**RECORDS SHOWN**
<<<<

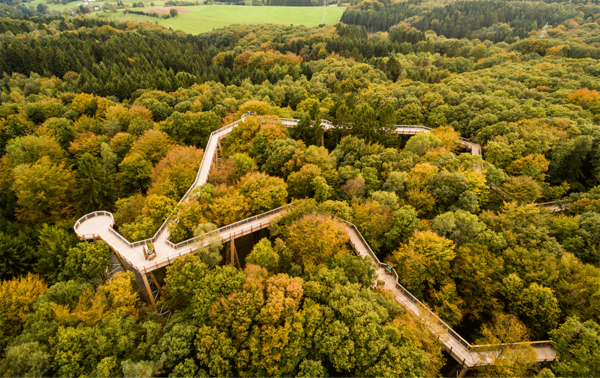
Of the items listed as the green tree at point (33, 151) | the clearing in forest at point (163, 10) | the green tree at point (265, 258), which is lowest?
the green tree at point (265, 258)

>>>>
<<<<

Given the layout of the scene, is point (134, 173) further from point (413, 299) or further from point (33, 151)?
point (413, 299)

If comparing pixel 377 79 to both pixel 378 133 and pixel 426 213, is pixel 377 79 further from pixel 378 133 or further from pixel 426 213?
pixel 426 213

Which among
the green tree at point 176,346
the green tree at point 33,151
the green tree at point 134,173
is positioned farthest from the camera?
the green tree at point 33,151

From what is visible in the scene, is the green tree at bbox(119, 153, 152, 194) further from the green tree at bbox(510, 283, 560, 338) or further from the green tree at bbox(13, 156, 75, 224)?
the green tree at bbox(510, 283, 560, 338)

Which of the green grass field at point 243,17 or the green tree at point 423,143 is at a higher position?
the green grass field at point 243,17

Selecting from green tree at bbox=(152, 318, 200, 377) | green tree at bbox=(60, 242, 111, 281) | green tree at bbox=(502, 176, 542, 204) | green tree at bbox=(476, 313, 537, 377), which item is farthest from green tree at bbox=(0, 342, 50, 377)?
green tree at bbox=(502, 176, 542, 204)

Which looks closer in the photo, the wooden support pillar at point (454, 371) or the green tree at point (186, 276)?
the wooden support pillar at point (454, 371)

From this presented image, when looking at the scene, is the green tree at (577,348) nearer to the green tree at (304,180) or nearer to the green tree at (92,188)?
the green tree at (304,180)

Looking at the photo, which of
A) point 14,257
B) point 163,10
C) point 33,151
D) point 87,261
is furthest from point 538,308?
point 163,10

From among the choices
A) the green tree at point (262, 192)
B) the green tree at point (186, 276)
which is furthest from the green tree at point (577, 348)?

>>>>
<<<<

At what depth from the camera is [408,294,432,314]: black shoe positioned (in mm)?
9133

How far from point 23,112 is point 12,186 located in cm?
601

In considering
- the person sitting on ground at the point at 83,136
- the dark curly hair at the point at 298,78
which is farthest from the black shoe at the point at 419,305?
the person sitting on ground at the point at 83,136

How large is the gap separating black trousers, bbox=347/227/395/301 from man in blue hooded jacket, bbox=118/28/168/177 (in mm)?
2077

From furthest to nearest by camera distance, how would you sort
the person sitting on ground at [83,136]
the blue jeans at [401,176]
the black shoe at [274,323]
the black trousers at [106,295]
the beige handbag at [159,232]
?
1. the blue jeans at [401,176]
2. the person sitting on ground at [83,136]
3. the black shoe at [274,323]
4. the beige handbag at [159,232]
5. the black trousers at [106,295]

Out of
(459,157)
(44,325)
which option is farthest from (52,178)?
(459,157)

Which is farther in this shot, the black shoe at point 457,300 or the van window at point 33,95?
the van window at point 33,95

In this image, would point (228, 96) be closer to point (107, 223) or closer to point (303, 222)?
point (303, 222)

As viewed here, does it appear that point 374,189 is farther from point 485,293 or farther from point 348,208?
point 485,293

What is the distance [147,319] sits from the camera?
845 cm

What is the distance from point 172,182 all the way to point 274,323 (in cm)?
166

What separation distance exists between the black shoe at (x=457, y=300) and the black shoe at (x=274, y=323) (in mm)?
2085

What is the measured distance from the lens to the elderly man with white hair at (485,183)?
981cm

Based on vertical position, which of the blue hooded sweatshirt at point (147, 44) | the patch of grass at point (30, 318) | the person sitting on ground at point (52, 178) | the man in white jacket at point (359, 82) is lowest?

>>>>

Copy out the data above again word for word, starting at the line that contains "From this presented" and ending at the line that contains "which is furthest", with both of those lines included.

From this presented image, when looking at the scene, is the green tree at (577,348) nearer to the green tree at (304,180) or nearer to the green tree at (92,188)?
the green tree at (304,180)

Looking at the photo, which of
A) point 14,257
B) point 163,10
C) point 33,151
D) point 87,261
is furthest from point 538,308?
point 163,10

From among the choices
A) the green tree at point (262, 192)
B) the green tree at point (186, 276)
which is furthest from the green tree at point (577, 348)?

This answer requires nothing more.